Wednesday, September 29, 2010

A window into my developing brain

I was digging through some boxes in an obsessed blitz to get rid of all the crap I’ve accumulated over the years when I came across a trove of old drawing pads. I’ll share some of their contents without further ado, for they represent a nostalgic progression of my youthful evolution. Click for a close up.

This is Whirlwind. I created him when I was 13 years old. My reflexive analysis is that he represents apparently what I wanted at 13: power, muscles, and sharp fingernails. He’s also a clear rip off of an Image Comics character that I was reading at the time.
Fast forward later that year, and you’ll find my aspirations on steroids. (Yes, that is a bloody heart in his hand) I can’t remember if I named him or not, so I’ll just call him “Asshole” for now.
Four years later, I had evidently not grown.
By 18, I had left superheroes and monsters behind for my cult leader Maynard James Keenan of the band Tool . . .
 . . . and the talentless goddess Shirley Manson of the band ironically called Garbage.
This is my father. We bore a striking resemblance when we were 19.
At 22, I took my first and last art class. It was okay, I guess. I learned a couple cool techniques, like covering paper with charcoal and drawing with an eraser. Never thought of that before.
This last one was drawn with a stump of charcoal. I had never sketched anything without using a single line before. Never thought of that before either.

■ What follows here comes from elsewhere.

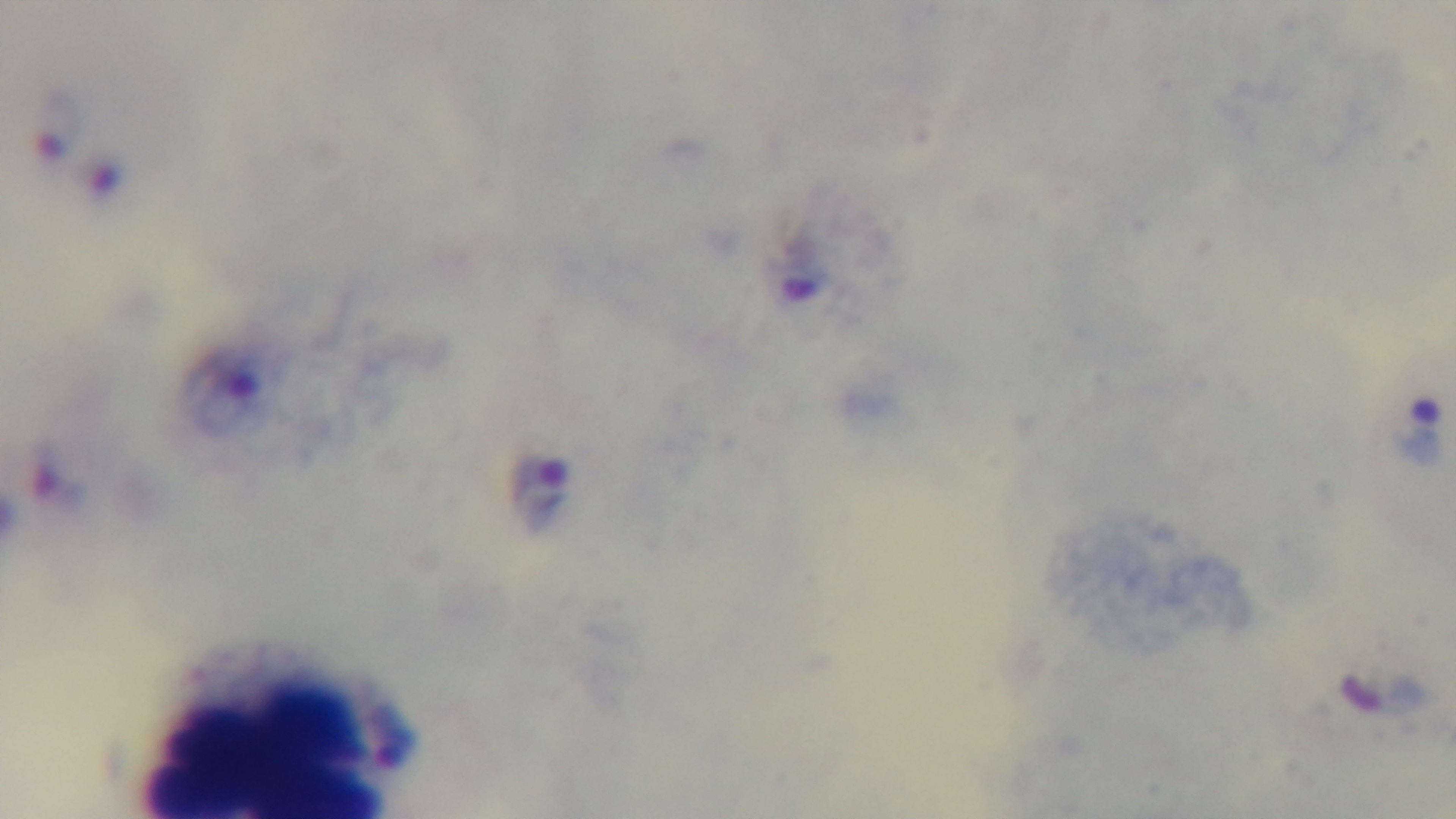

Light microscopy. Oil-immersion objective, 100x. Giemsa stain. Preparation: thick. Captured with a mounted 4K digital camera. Malaria status: infected. One field from the slide.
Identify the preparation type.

I'm sure you noticed they're all in pencil or charcoal. I don't remember owning a single set of Crayons as a kid and as a result, I never learned to use color. I also wanted to learn the piano but that was even more expensive than Crayons. Goddamned limiting properties of money. Anyway, I've tried paints, and color pencils, and Crayons. Still working on those skills. I'm sure you also noticed that most of them are unfinished. I can't explain that one, but to this day, I still leave a lot of my artwork unfinished. It's a special occasion when I'm finished and completely satisfied with one.

I have stacks of other drawings and even some from when I was in elementary school but I can’t find them. Those are cool. It’s interesting to see how your mind interpreted your environment when you were still half-wild and without concern. Oh, Life, how you’ve changed us all.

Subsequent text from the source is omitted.